The second disagreement goes again to the problem of imperfect information. Is it really a myth that, on balance, casebooks are not the best scholarship? Well, what do we know about them. First, they are not refereed. Second, their existence is market-driven more than anything else. As far as I know, no casebook has been selected by Aspen, West or whomever because it was great scholarship. And given the number of contracts casebooks that exist, it appears you can write one if you and two friends will adopt it (and agree to do the bogus "new edition" every three years). Third a casebook may require some insight and imagination but it also requires a great deal of time doing menial things. In effect, a casebook requires a huge administrative component that is not scholarship. Thus, again I make the point: Is it myth to think that as a general matter an equal amount of time spend on an original analytical article has a better chance of producing better scholarship .

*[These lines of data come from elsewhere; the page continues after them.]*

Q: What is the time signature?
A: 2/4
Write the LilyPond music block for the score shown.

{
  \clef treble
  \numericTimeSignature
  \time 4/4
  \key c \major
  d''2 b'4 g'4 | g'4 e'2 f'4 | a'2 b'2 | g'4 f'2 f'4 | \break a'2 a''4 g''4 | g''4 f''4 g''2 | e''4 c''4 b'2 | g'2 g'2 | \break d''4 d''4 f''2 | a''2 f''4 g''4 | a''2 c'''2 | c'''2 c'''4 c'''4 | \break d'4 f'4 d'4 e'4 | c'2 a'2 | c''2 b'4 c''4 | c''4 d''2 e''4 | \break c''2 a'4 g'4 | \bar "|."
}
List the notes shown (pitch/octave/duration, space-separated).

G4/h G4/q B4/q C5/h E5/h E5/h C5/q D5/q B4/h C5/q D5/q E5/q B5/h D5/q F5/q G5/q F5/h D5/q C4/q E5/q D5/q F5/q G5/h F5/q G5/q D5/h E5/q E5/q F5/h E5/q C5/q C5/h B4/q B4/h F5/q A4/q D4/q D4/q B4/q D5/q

Jim may not like generalizations but that does not a myth make. And everyone, everyday, relies on them not because they perpetuate the status quo (although that is also possible) but because they are often good predictors.

12/06/2006 5:16 PM  
Anonymous Anonymous said...

I agree with both of you. Substance should count. On the other hand, casebooks and symposium articles are the easiest ways to fatten up resumes. Thus, Harrison's position seems reasonable too.

What strikes me as odd is Chen's view that symposium articles and casebooks are under fire and denigrated. Not at my school! Casebooks are proudly displayed and pity the person who would suggest a symposium article is anything but gold. At least here, Harrison would be the one debunking the myth.